A la Comisaria de Transportes, Adina Vălean.
La ciudad de València alberga el Parque Natural de l’Albufera, y cuenta con el reconocimiento de Ciudad Humedal por el Convenio de RAMSAR. Sin embargo, sobre este valioso ecosistema pende desde principios de la década de los 2000 una amenaza que podría conllevar su desaparición: la ampliación última del Puerto de València.
Una primera ampliación del puerto ya se realizó con fondos europeos. Se destinaron 74 millones de euros para la construcción del dique norte del puerto, cuyas consecuencias todavía perduran, dañando el medio ambiente y la ciudad de València. Esta primera ampliación provocó la desaparición de las playas del Sur, una amenaza para el Parque Natural de l'Albufera, graves impactos en los fondos marinos y un aumento exponencial de la contaminación atmosférica, afectando especialmente a la salud de las personas que viven cerca de los barrios costeros pero con consecuencias en todo el territorio. área metropolitana.
Ahora, la Autoridad Portuaria de València, con el apoyo del actual Ministerio de Transportes y Movilidad Sostenible y del gobierno autonómico, pretende ampliar la zona, provocando cada vez mayores impactos. La nueva propuesta de ampliación sólo responde a intereses especulativos de una de las multinacionales del transporte más contaminantes del planeta, y las dramáticas consecuencias para el Mar Mediterráneo y la ciudad de València siguen siendo inaceptables.
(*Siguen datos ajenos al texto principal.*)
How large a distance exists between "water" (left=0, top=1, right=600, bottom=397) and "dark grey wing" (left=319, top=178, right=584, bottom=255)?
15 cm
Lo que es peor, las autoridades modificaron el proyecto original y se han negado a elaborar una Declaración de Impacto Ambiental de acuerdo al proyecto real a pesar de que numerosos informes alertan del riesgo para el Parque Natural de la Albufera, un espacio protegido por la Red Natura 2000.
Los defensores de esta ampliación mienten. El tráfico marítimo de contenedores está disminuyendo a nivel mundial, y la infraestructura actual del Puerto de València ya tiene capacidad suficiente para incrementar su carga de trabajo si fuera necesario. Por no hablar, de la gran cantidad de puestos de trabajo que se pondrían en riesgo, tal y como afirman los sindicatos de trabajadores.
No podemos permitir que con dinero público se financien proyectos insostenibles que violan el Acuerdo de París, el Pacto Verde Europeo y la nueva directiva europea, la Ley de Restauración.
Es hora de salvar la Albufera y decir #NOaLaAMPLIACIÓN.